This combination of "reports" press releases and journalism that cherry picks
and tortures statistics is scientism of the worst kind.

Where is cause and where is effect effect? What other things have interlinked
causal relationships with these things? These realities are complicated and
trying to boil it down to this college degree earns people this much is just
not really the way reality works.

A 25 year old with a solid academic background in statistics, big data &
business from name brand Universities is likely to be optimizing his earning
potential. He's very likely to be getting knowledgable advice, assistance and
socialization to this end from parents. This is not a randomized experience.
The got into the degree. They passed it. They decided to get into it.
Causation runs both ways, in loops, in zigzags.

For a high school graduate with decades of experience… What circumstances
yield 35 year olds without any tertiary education in 2015? The starting point
is different, the trajectory is different. It's complex.

Coming from a non American who quite like americans I would also point out
that there are many uniquely american blind spots here. One is the mercantile
approach to education. Universities can proudly and flagrantly advertise their
prestige with prices and viscera versa.

First, the American student is a consumer and investor. This is kind of cool
and useful in that it forces people to consider realities like the market
demand for graduates of a degree. But it also generates the kind of flat, dull
and incorrect analysis where a degree is going to be causally linked to a
salary, justifying the enormous (and often unnecessary) costs. Universities
need this to justify what they charge and students need to justify their
spend.

Second, I think Americans have a very weird relationship with the concepts and
vocabulary of socialism. Socialism (followed closely and arguably by Liberal
Capitalism) was probably the most influentially socio-economic-political
movement of the 20th century. The ideas influence the US no less than
anywhere. But Americans have a weird relationship with them.

At the centre of it all is the aversion to considering anything from the lens
of class.

Universities are now and have always been, central to class issues.
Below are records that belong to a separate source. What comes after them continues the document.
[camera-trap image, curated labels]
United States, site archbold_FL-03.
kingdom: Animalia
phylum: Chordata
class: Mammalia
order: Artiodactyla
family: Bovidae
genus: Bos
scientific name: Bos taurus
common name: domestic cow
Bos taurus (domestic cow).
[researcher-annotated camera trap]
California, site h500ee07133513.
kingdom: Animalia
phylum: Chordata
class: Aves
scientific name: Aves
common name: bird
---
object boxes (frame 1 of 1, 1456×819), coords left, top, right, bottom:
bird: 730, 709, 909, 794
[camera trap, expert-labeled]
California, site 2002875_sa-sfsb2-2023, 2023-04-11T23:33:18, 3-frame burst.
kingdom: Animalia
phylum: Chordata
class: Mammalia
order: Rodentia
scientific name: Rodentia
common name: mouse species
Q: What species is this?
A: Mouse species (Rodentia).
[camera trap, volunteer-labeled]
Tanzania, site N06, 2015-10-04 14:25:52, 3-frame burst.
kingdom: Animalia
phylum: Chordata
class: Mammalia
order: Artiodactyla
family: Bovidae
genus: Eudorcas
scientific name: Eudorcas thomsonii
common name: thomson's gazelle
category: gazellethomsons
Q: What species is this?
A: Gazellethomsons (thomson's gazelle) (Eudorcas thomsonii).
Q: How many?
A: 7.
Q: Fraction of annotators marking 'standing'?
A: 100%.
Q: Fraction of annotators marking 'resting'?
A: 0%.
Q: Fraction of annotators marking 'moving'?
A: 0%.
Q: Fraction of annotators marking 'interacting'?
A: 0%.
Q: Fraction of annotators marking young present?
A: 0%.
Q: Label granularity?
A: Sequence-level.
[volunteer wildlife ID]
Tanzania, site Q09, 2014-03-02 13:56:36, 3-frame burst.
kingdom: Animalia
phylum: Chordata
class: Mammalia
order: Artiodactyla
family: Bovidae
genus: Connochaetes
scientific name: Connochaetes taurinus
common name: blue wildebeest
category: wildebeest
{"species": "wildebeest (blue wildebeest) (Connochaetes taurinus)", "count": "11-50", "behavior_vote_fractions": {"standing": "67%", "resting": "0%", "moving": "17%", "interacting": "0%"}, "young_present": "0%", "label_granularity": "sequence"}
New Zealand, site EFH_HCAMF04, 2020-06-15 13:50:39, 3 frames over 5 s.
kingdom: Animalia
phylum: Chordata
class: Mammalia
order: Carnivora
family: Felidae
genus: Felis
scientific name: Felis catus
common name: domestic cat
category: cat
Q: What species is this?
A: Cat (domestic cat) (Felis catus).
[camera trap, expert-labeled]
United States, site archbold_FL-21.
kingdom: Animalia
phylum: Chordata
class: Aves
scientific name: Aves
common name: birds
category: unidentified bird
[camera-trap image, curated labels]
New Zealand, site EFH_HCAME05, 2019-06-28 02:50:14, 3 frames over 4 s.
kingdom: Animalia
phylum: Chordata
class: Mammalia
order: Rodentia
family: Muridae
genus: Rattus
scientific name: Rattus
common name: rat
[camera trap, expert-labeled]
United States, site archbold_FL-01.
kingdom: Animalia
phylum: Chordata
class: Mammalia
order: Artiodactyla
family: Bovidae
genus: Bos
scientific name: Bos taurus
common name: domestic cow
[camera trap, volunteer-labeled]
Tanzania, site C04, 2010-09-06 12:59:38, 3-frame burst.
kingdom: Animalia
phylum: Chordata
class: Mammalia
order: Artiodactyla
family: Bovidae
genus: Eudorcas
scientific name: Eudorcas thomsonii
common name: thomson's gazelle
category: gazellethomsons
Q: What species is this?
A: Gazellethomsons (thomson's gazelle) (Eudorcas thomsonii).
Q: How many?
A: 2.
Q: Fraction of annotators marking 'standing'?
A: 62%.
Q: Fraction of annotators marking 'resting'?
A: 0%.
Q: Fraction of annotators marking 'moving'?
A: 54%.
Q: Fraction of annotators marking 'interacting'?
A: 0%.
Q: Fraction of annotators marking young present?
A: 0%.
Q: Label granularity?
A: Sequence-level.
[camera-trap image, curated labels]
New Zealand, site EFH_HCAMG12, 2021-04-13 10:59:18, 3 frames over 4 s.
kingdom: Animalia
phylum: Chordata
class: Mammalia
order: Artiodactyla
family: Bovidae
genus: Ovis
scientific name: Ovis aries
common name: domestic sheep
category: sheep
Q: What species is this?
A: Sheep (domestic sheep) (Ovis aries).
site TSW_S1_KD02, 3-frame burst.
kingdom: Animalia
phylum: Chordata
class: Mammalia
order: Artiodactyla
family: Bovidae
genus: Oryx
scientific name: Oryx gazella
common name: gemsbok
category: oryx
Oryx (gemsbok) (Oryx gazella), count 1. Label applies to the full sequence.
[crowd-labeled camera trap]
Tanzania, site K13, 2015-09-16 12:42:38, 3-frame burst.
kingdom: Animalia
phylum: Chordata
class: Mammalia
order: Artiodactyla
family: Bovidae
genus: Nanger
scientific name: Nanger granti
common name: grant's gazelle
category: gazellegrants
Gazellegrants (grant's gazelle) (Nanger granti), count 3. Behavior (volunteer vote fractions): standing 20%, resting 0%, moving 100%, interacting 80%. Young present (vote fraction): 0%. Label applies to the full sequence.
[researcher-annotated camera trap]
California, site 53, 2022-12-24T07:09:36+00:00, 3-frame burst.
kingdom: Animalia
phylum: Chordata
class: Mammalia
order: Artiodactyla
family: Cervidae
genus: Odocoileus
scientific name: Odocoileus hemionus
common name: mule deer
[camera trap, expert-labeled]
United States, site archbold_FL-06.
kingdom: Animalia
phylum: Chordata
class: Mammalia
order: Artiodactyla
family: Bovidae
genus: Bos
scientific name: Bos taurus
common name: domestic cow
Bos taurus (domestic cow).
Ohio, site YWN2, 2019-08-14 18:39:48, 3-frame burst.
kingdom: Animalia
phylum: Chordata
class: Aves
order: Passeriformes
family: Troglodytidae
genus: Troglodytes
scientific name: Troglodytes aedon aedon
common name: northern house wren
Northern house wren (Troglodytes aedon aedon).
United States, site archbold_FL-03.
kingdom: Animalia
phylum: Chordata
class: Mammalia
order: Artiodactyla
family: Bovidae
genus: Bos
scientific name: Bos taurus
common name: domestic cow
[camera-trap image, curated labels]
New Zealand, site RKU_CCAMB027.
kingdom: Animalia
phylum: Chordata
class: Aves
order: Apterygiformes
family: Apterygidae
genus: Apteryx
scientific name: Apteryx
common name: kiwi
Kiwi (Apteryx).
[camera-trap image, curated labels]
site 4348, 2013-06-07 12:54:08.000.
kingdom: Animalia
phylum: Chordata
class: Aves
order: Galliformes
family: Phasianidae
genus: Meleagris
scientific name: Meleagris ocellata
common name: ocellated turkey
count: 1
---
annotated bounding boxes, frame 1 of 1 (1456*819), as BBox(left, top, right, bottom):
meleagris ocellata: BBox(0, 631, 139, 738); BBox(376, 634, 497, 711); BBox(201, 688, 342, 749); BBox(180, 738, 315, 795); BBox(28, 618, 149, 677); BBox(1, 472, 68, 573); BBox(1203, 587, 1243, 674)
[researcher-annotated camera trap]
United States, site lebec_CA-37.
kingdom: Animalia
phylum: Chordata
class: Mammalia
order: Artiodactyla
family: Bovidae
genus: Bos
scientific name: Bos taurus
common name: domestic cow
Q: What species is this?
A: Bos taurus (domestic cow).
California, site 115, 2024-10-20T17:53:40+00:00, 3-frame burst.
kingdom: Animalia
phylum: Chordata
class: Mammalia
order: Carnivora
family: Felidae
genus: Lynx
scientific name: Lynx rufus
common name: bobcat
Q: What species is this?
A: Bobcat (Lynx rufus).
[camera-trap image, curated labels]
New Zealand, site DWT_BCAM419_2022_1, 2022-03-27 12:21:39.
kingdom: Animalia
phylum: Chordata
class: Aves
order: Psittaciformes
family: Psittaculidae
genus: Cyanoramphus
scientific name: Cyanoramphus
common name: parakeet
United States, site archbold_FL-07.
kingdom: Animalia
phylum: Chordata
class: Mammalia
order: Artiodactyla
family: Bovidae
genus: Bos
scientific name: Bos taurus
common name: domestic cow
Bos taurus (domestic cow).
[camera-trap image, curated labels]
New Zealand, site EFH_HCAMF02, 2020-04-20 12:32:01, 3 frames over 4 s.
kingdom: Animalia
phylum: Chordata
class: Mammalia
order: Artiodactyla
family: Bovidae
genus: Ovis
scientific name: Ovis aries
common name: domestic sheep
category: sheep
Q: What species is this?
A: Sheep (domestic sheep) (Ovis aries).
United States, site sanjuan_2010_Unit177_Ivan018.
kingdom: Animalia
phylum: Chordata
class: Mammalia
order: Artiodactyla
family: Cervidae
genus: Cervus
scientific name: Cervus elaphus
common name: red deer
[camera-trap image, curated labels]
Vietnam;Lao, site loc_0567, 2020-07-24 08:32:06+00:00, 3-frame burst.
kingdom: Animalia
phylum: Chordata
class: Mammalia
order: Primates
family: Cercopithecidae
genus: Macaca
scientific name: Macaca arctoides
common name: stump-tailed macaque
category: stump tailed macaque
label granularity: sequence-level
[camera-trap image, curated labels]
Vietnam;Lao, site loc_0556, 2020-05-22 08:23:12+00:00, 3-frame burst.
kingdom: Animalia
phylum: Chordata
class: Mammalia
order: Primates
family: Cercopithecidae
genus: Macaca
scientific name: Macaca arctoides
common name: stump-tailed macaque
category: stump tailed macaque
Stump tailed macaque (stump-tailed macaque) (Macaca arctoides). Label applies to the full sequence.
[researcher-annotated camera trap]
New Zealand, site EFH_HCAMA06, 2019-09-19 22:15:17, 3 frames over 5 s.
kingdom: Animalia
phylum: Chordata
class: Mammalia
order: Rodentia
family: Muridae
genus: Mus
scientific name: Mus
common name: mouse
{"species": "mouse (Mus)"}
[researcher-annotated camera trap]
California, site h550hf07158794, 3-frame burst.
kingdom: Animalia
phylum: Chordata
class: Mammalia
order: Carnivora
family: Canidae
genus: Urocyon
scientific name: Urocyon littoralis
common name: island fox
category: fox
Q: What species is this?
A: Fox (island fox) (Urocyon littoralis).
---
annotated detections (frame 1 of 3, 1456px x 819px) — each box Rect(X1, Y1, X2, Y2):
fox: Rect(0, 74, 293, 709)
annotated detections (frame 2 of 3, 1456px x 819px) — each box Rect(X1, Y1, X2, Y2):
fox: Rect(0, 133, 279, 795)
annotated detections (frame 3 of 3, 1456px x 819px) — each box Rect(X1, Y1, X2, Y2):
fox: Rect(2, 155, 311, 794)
They are
where class is established. They are instruments of class mobility, class
immobility. They are places where class culture is consolidated.

I would guess that class is a major determining factor in earning potential,
and that a lot of the mechanics of this are via universities.

When you consider some cluster of college graduates and compare them to high
school graduates with 10 years experience, you are comparing samples of class
clusters.